> [Given exercise]: Revise the listing below by substituting "horse head" for every occurrence of "horse's head", leaving all other text unchanged and omitting the pictures from your answer.

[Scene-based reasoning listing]
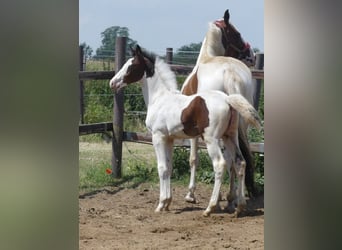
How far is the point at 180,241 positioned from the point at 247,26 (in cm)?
47

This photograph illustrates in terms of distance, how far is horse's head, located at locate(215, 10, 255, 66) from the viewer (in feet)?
3.65

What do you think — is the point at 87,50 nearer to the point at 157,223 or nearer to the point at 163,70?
the point at 163,70

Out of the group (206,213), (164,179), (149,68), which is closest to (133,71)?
(149,68)

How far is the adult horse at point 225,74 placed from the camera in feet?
3.77

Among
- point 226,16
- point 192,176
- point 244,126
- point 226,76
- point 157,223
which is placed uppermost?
point 226,16

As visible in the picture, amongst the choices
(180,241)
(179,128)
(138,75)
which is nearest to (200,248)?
(180,241)

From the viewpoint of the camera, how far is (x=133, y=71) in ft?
4.04

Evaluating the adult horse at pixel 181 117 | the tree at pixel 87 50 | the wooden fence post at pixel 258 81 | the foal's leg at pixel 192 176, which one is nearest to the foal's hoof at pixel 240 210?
the adult horse at pixel 181 117

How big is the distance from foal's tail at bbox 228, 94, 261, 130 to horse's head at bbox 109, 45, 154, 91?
20cm

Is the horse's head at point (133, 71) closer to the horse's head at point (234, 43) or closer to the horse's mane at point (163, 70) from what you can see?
the horse's mane at point (163, 70)

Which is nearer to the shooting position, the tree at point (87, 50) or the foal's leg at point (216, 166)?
the tree at point (87, 50)

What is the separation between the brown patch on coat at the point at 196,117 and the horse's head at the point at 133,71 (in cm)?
13

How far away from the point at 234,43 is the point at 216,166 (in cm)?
27

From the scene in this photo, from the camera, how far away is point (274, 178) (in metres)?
0.60
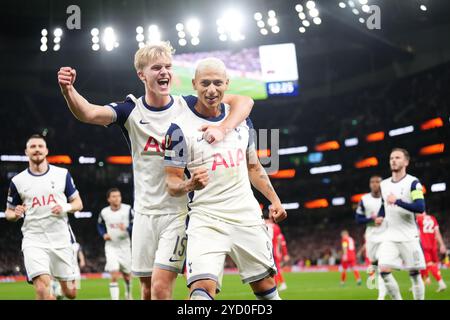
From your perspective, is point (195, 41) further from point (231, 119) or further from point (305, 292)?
point (231, 119)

> [Reply]:
How far is the point at 180,241 positioned from the point at 247,26 (in cm)?
47

This photograph illustrates in terms of distance, how far is horse head, located at locate(215, 10, 255, 66) from the viewer (in feet)?
3.65

What do you think — is the point at 87,50 nearer to the point at 157,223 or nearer to the point at 163,70?
the point at 163,70

Out of the group (206,213), (164,179), (149,68), which is closest to (133,71)?
(149,68)

How far is the adult horse at point 225,74 placed from the camera in feet?
3.77

Among
- point 226,16
- point 192,176
- point 244,126
- point 226,76
- point 157,223
which is placed uppermost?
point 226,16

As visible in the picture, amongst the choices
(180,241)
(179,128)
(138,75)
which is nearest to (200,248)?
(180,241)

From the viewpoint of the camera, how far is (x=133, y=71) in ft?
4.04

Evaluating the adult horse at pixel 181 117 | the tree at pixel 87 50 | the wooden fence post at pixel 258 81 | the foal's leg at pixel 192 176, which one is nearest to the foal's hoof at pixel 240 210?
the adult horse at pixel 181 117

How big is the distance from foal's tail at bbox 228, 94, 261, 130 to horse head at bbox 109, 45, 154, 91?
20cm

Is the horse head at point (133, 71) closer to the horse head at point (234, 43) or closer to the horse's mane at point (163, 70) from what you can see?
the horse's mane at point (163, 70)

Which is nearer to the shooting position, the tree at point (87, 50) or the foal's leg at point (216, 166)?
the tree at point (87, 50)

What is the separation between the brown patch on coat at the point at 196,117 and the horse head at the point at 133,71 (in cm)?
13

How far away from the point at 234,43 is the point at 216,166 (in cm)?
27

From the scene in this photo, from the camera, how far away is point (274, 178) (in metres)?
0.60
From your perspective, is point (195, 41) further from point (231, 119) or further from point (305, 292)?
point (231, 119)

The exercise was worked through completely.